Atenção: este texto contém spoilers!

Dumplin’ conta a história de Willowdean, muito bem interpretada pela atriz australiana Danielle Macdonald, uma adolescente do ensino médio que vive em uma pequena cidade no Texas e divide seu tempo entre o colégio, sua melhor amiga, um trabalho em uma lanchonete com aquela típica cara de estabelecimento norte-americano e um colega de trabalho charmoso. Até aí, nada de novo sob o sol: é exatamente assim que começam um punhado de comédias românticas adolescentes. O que a maioria esmagadora delas não tem é a protagonista gorda. Como bem pontua Danielle em uma entrevista para a Teen Vogue, “não é comum ver mulheres gordas, reais, em filmes. Nunca é a história delas”. Baseado no livro homônimo escrito por Julie Murphy publicado no Brasil pela editora Valentina em 2017, Dumplin’ se distancia dos filmes do gênero por trazer para o centro da história uma personagem fora do padrão cinematográfico de Hollywood e por desenvolver narrativas que não costumam ser associadas a ninguém que não seja magro, branco, cisgênero e heterossexual.

Logo de início somos apresentados à Will por uma série de flashbacks de sua infância que são a chave para sua personalidade no presente. É assim que conhecemos tia Lucy (Hilliary Begley), com quem Will passava a maior parte do tempo e se dava muito bem. Com ela, Will aprendeu a amar Dolly Parton, que tem uma presença forte e constante durante todo o filme, tanto na trilha sonora quanto na vida das personagens. E é com Lucy também que Will começa a construir sua própria relação com seu corpo e em um dos flashbacks, acompanhamos o apoio da tia na hora de lidar com comentários de outras crianças sobre sua aparência. Já no início, também, descobrimos que tia Lucy faleceu e sua morte deixou as coisas mais difíceis para Willowdean. Uma dessas coisas é o relacionamento com a mãe.

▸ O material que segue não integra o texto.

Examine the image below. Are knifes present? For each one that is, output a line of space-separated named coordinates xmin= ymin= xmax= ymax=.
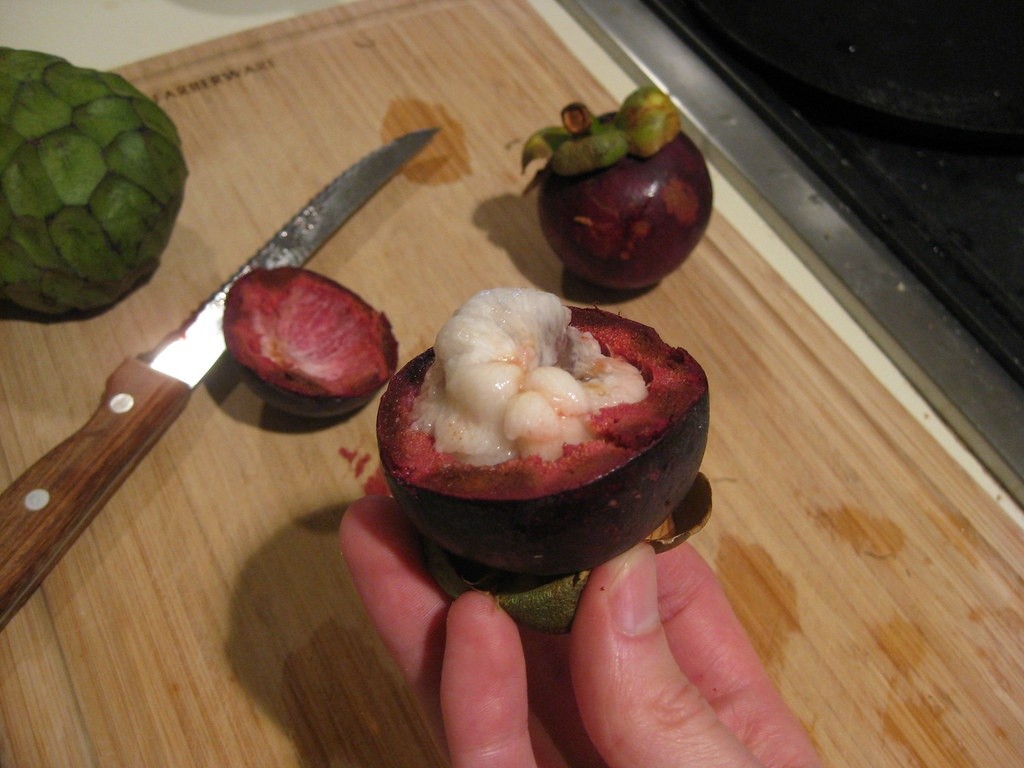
xmin=0 ymin=128 xmax=442 ymax=632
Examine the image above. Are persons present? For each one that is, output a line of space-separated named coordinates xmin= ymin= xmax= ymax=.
xmin=337 ymin=487 xmax=831 ymax=768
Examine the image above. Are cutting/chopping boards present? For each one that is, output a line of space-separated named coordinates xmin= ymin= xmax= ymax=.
xmin=0 ymin=0 xmax=1024 ymax=768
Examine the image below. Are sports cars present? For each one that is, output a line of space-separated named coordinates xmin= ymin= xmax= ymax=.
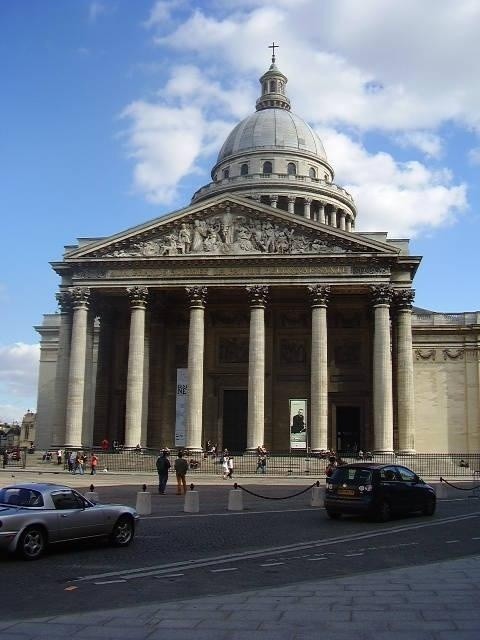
xmin=0 ymin=483 xmax=140 ymax=561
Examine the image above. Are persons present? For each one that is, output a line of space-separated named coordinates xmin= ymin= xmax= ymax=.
xmin=54 ymin=498 xmax=66 ymax=509
xmin=460 ymin=460 xmax=469 ymax=467
xmin=156 ymin=440 xmax=234 ymax=495
xmin=384 ymin=471 xmax=400 ymax=480
xmin=319 ymin=442 xmax=374 ymax=476
xmin=2 ymin=437 xmax=145 ymax=476
xmin=293 ymin=408 xmax=306 ymax=433
xmin=100 ymin=206 xmax=364 ymax=258
xmin=18 ymin=490 xmax=41 ymax=505
xmin=254 ymin=444 xmax=268 ymax=474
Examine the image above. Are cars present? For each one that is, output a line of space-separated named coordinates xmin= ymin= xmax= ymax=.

Rosie, a mãe de Will, é uma das peças mais importantes na construção da trama. Interpretada por Jennifer Aniston (uma escolha de elenco com a qual eu não consegui embarcar porque nada me tira da cabeça que esse seria um papel perfeito para Kristin Chenoweth), Rosie é ex-campeã de um popular concurso de beleza. Praticamente uma celebridade na pequena cidade em que as personagens vivem, ela carrega com orgulho a vitória dos tempos de garota e ainda está profundamente envolvida com a organização do concurso — o que, inevitavelmente, acaba envolvendo Will nesse universo. Isso é uma das coisas que faz com que o relacionamento entre mãe e filha seja complicado: Will nunca foi parte desse mundo em que sua mãe está tão inserida. Enquanto crescia fazendo festas temáticas de Dolly Parton com a tia, a mãe sempre esteve envolvida com outras coisas. Além de não terem muitos gostos em comum, existe a questão da aparência. Rosie se esforça para se manter no padrão de pessoa magra e impecavelmente composta de concursos de beleza e é esse padrão que ela coloca para a filha — não em um confronto direto, mas em comentários rotineiros, na comida deixada na geladeira e, é claro, no apelido: Dumplin’ é a forma como Rosie chama Will.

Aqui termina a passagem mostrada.